Additional resources

8.7. Creating host aggregates in an SR-IOV or an OVS TC-flower hardware offload environment

For better performance in your Red Hat OpenStack Platform (RHOSP) SR-IOV or OVS TC-flower hardware offload environment, deploy guests that have CPU pinning and huge pages. You can schedule high performance instances on a subset of hosts by matching aggregate metadata with flavor metadata.

Prerequisites

Procedure

  1. Create an aggregate group, and add relevant hosts.

    Define metadata, for example, sriov=true, that matches defined flavor metadata. 

    $ openstack aggregate create sriov_group
$ openstack aggregate add host sriov_group compute-sriov-0.localdomain
$ openstack aggregate set --property sriov=true sriov_group

  2. Create a flavor. 

    $ openstack flavor create <flavor> --ram <size_mb> --disk <size_gb> \
--vcpus <number>

  3. Set additional flavor properties.

    Note that the defined metadata, sriov=true, matches the defined metadata on the SR-IOV aggregate. 
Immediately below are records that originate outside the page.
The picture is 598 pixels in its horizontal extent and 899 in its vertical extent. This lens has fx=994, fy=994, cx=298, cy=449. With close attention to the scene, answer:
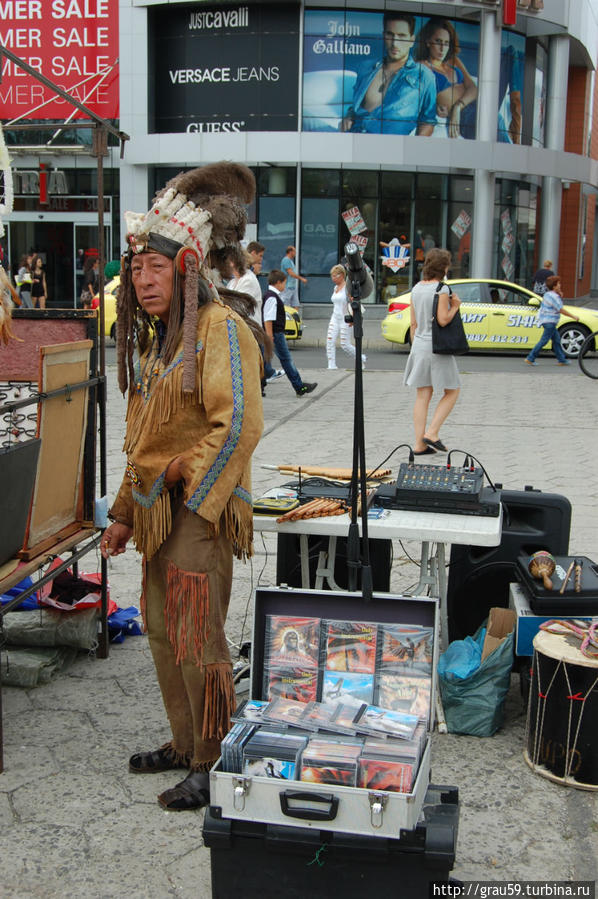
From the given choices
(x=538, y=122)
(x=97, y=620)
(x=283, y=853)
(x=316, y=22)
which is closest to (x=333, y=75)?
(x=316, y=22)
    $ openstack flavor set --property sriov=true \
--property hw:cpu_policy=dedicated \
--property hw:mem_page_size=1GB <flavor>

Additional resources

  • aggregate in the Command line interface reference
  • flavor in the Command line interface reference

8.8. Creating an instance in an SR-IOV or an OVS TC-flower hardware offload environment

You use several commands to create an instance in a Red Hat OpenStack Platform (RHOSP) SR-IOV or an OVS TC-flower hardware offload environment.

Use host aggregates to separate high performance Compute hosts. For more information, see Section 8.7, “Creating host aggregates in an SR-IOV or an OVS TC-flower hardware offload environment”.

Note

Pinned CPU instances can be located on the same Compute node as unpinned instances. For more information, see Configuring CPU pinning on Compute nodes in the Configuring the Compute service for instance creation guide.

Prerequisites

  • A RHOSP overcloud configured for an SR-IOV or an OVS hardware offload environment.
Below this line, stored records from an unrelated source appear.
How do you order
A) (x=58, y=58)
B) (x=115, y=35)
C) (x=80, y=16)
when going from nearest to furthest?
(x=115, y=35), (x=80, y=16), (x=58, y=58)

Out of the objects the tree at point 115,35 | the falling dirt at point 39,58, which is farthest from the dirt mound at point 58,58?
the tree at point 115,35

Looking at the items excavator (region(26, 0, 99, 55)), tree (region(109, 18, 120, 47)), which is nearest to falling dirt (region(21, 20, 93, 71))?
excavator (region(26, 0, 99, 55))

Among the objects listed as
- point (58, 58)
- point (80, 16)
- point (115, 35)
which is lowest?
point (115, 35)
  • For OVS hardware offload environments, you must have a virtual function (VF) port or a physical function (PF) port from a RHOSP administrator to be able to create an instance.

    OVS hardware offload requires a binding profile to create VFs or PFs. Only RHOSP users with the admin role can use a binding profile.

Procedure

  1. Create a flavor. 

    $ openstack flavor create <flavor_name> --ram <size_mb> \
--disk <size_gb> --vcpus <number>
    Tip

    You can specify the NUMA affinity policy for PCI passthrough devices and SR-IOV interfaces by adding the extra spec hw:pci_numa_affinity_policy to your flavor. For more information, see Flavor metadata in Configuring the Compute service for instance creation.

  2. Create the network and the subnet: 

    $ openstack network create <network_name> \
--provider-physical-network tenant \
--provider-network-type vlan --provider-segment <vlan_id>

$ openstack subnet create <name> --network <network_name> \
--subnet-range <ip_address_cidr> --dhcp
  3. If you are not a RHOSP user with the admin role, your RHOSP administrator can provide you with the necessary VF or PF to create an instance. Proceed to step 5.

  4. If you are a RHOSP user with the admin role, you can create VF or PF ports:

    • VF port: 

      $ openstack port create --network <network_name> --vnic-type direct \
--binding-profile '{"capabilities": ["switchdev"]} <port_name>

    • PF port that is dedicated to a single instance:

      This PF port is a Networking service (neutron) port but is not controlled by the Networking service, and is not visible as a network adapter because it is a PCI device that is passed through to the instance. 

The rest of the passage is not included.